Fort Bragg’s Donna Kimble said, “It is meaningful to see what is out here. My concern is there are so many contaminants on site. Actually, my biggest concern regarding the mill site is the probability of toxic chemicals from the ponds, groundwater or soil running off into the ocean and compromising marine life and our fragile ocean environment.”
Overall, the conclusion from both events was that uncertainties and questions remain, as data gaps were identified, including limited sampling due to the site’s size and long industrial history; outdated or limited detection limits in older data, which create uncertainty in contamination levels; insufficient evaluation of risks from sea level rise, tsunamis and earthquake-related dam failure; and limited offshore sediment flow sampling.
The City of Fort Bragg is developing its 2026 Economic Development Strategy and working with Mendocino Railway, which owns much of the site, and state partners on a long-term vision for the redevelopment of the property. The city’s continued engagement with the community and the property owner is in accordance with the City of Fort Bragg’s Local Coastal Program, which will guide development of the mill site.

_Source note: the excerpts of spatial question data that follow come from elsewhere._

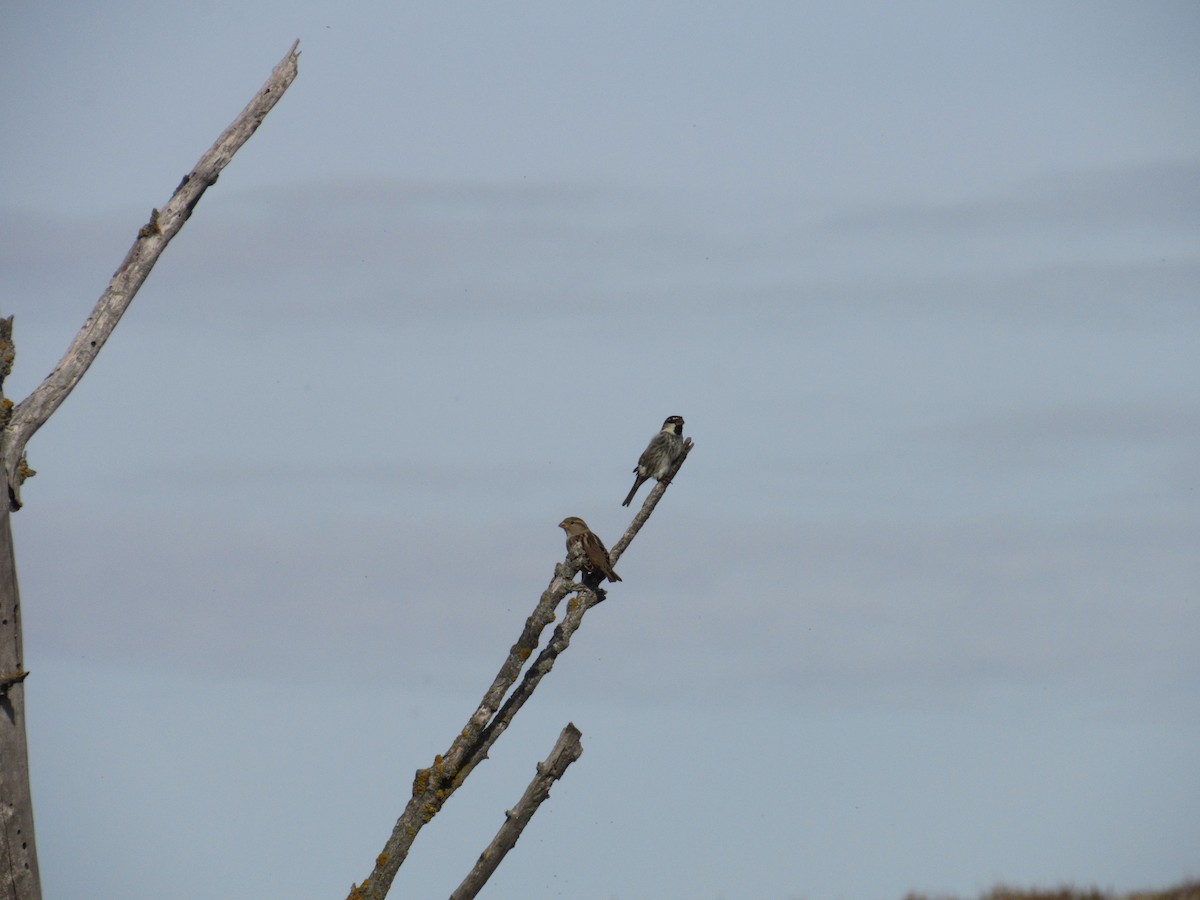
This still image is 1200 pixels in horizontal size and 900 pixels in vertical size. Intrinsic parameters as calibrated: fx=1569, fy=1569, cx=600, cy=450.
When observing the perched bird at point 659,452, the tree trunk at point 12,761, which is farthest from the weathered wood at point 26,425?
the perched bird at point 659,452

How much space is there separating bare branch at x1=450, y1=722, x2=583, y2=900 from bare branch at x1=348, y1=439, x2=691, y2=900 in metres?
0.51

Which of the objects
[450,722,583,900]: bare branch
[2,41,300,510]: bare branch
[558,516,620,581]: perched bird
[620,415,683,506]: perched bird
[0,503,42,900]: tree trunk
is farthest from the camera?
[620,415,683,506]: perched bird

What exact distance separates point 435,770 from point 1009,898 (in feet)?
24.4

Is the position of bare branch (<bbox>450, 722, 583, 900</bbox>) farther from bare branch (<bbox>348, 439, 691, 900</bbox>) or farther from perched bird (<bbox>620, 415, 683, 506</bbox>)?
perched bird (<bbox>620, 415, 683, 506</bbox>)

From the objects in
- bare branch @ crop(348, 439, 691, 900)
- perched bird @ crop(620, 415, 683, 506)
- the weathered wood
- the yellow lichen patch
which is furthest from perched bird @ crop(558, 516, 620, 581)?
the weathered wood

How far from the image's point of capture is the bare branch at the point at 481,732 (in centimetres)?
1193

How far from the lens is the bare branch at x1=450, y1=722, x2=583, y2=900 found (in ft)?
38.9

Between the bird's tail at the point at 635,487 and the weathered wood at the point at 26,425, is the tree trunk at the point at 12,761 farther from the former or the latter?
the bird's tail at the point at 635,487

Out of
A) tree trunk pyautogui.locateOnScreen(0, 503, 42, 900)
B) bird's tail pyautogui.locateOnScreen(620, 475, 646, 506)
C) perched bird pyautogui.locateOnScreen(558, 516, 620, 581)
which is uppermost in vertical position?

Mill site survey shows public wants more cleanup—and more public access
At Monday’s Fort Bragg City Council Meeting, city manager Isaac Whippy presented the findings of the City of Fort Bragg 2026 Economic Development & Mill Site Community Survey that was completed in March.
With more than 325 survey respondents, a consistent theme emerged: support for cleanup of the mill site’s existing toxic areas and maintaining the mill site with open public access as a natural open space, for recreation, concerts, and outdoor events. The survey also supported development to be prioritized for housing, “blue economy” jobs and businesses, such as sustainable ocean-related tourism, fisheries, marine research, aquaculture and coastal innovation.
High on the list was to proceed with development on areas of the mill site that require no further remediation, while cleanup work continues on the mill pond and other remaining areas under regulatory oversight.